Original topic: TiFlash异常

| username: FutureDB

【TiDB Usage Environment】Testing
【TiDB Version】V6.5.4
【Reproduction Path】Operations performed that led to the issue
【Encountered Issues: Phenomenon and Impact】
(1) TiFlash shows a restart occurred yesterday in the cluster information on TiDB Dashboard and is currently online, but TiUP query cluster information shows no TiFlash node;
(2) Executing SQL involving TiFlash reports the following error:
SQL Error [1105] [HY000]: [FLASH:Table:SyncError] cannot find schema diff for version: 50088;
(3) Before the restart time shown in the cluster information on TiDB Dashboard, TiFlash was mainly executing operations to create partitions for partitioned tables.

| username: TiDBer_5cwU0ltE | Original post link

How is the resource usage?
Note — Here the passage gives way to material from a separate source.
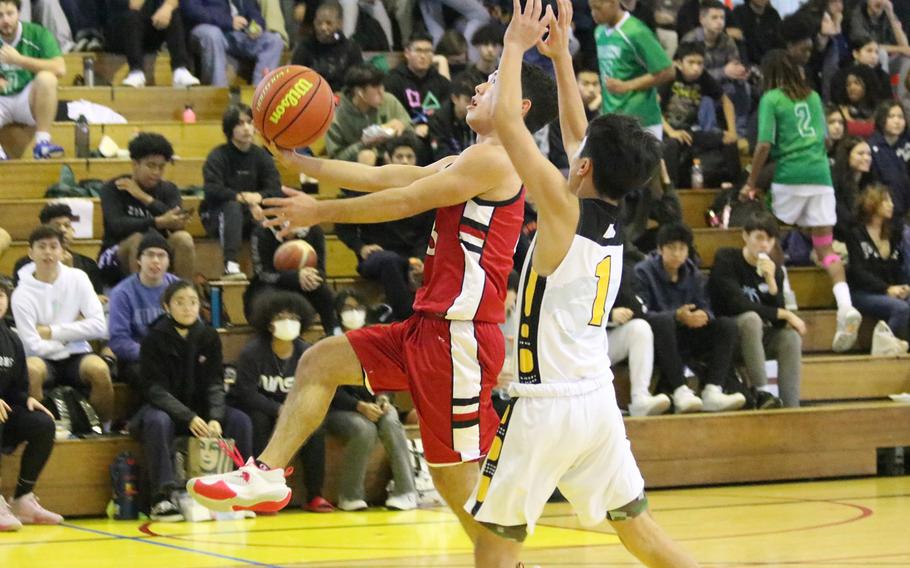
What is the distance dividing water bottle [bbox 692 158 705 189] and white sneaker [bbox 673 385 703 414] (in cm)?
337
If resources are insufficient, components are prone to self-restarting.

| username: gary | Original post link

Check the Grafana–system-info monitoring before and after the restart.

| username: changpeng75 | Original post link

It seems that the cluster cannot correctly recognize the TiFlash node. You can try restarting the entire cluster and follow the documentation below to handle it:

If it still doesn’t work, you can only manually decommission the node and redo TiFlash. Refer to the documentation:

| username: DBAER | Original post link

Try restarting directly, the impact should be minimal since it is the logic on the AP side.

| username: ffeenn | Original post link

Check the logs for any error messages. As for not being able to see the components with tiup display, it might be an issue with the tiup metadata. Check the information in ~/.tiup/manifests to see if there’s any problem with tiflash. The quickest way to recover is to follow the suggestion above: take it offline and then bring it back online.

| username: ffeenn | Original post link

The file should be in ~/.tiup/storage/cluster/clusters/{cluster_name}/meta.yaml.

| username: TiDBer_aaO4sU46 | Original post link

I suggest trying to restart the TiFlash node again.

| username: FutureDB | Original post link

There is no significant workload, resources are still sufficient.

| username: FutureDB | Original post link

Rescaled down and then scaled up again.

| username: redgame | Original post link

Try restarting it first, if that doesn’t work, then scale up or down.

| username: FutureDB | Original post link

Finally found the problem. TiFlash was missed during the previous upgrade, so the TiFlash node was still version V6.1.2. Eventually, by scaling down the V6.1.2 TiFlash node and then scaling up the V6.5.4 TiFlash node, the TiFlash node is now functioning normally.

| username: Soysauce520 | Original post link

The upgrade should be automatic. How did you exclude upgrading TiFlash?

| username: FutureDB | Original post link

We are performing an offline upgrade, not an online upgrade.

| username: TiDBer_rvITcue9 | Original post link

Learned.

| username: Soysauce520 | Original post link

From 6.1 to 6.5, the offline upgrade should proceed normally. Did you interrupt the upgrade? Check if the Prometheus and Grafana versions have been upgraded.

| username: JaySon-Huang | Original post link

Finally found the problem. During the previous upgrade, TiFlash was missed, so the TiFlash node was still at version V6.1.2. By scaling down the V6.1.2 version TiFlash node and then scaling up the V6.5.4 version TiFlash node, the TiFlash node is now functioning normally.

It seems that the TiDB in the cluster has been upgraded to 6.5, but TiFlash remained at 6.1. In scenarios where the DDL parallel execution framework introduced since v6.2.0 is encountered, the 6.1 TiFlash cannot handle it, causing errors.

TiDB v6.2.0 introduced a new DDL parallel execution framework, allowing DDL operations on different table objects to be executed concurrently, solving the issue of mutual blocking between DDL operations on different tables. It also supports parallel execution in scenarios such as adding indexes and changing column types on different table objects, significantly improving execution efficiency.